# What needs to be done:
Copy, word for word, the lines of the listing below from the line with "ロシア料理店ムームーとオクジャワ像(右)" up to and including the line with "Kamil Flisowski Specjalista". Drop the pictures.

# Data shown:

= = = = = = =

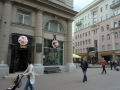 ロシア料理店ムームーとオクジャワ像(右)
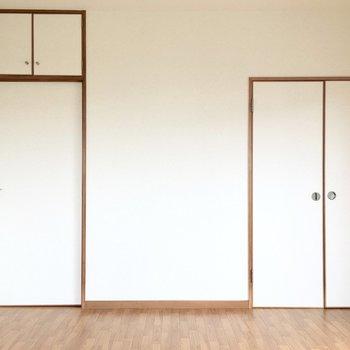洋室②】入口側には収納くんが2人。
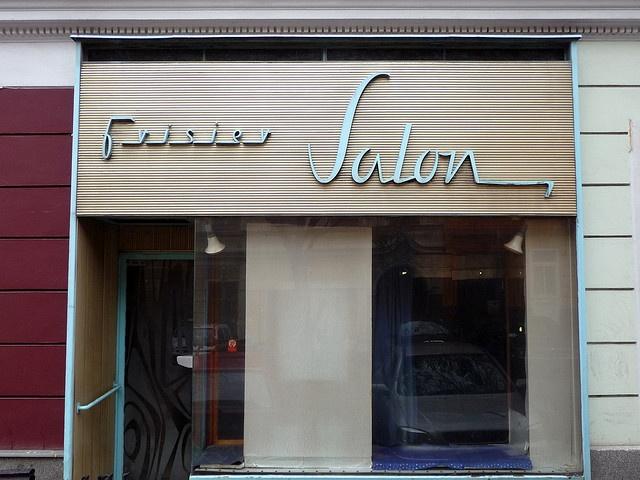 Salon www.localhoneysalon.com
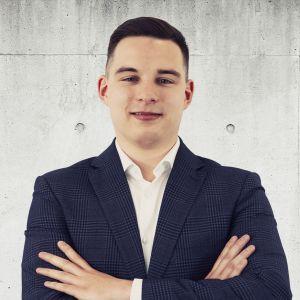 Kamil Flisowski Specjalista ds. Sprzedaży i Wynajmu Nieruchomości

= = = = = = =

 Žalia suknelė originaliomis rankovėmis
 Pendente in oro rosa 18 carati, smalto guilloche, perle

= = = = = = =

# Task answer:
 ロシア料理店ムームーとオクジャワ像(右)
洋室②】入口側には収納くんが2人。
 Salon www.localhoneysalon.com
 Kamil Flisowski Specjalista ds. Sprzedaży i Wynajmu Nieruchomości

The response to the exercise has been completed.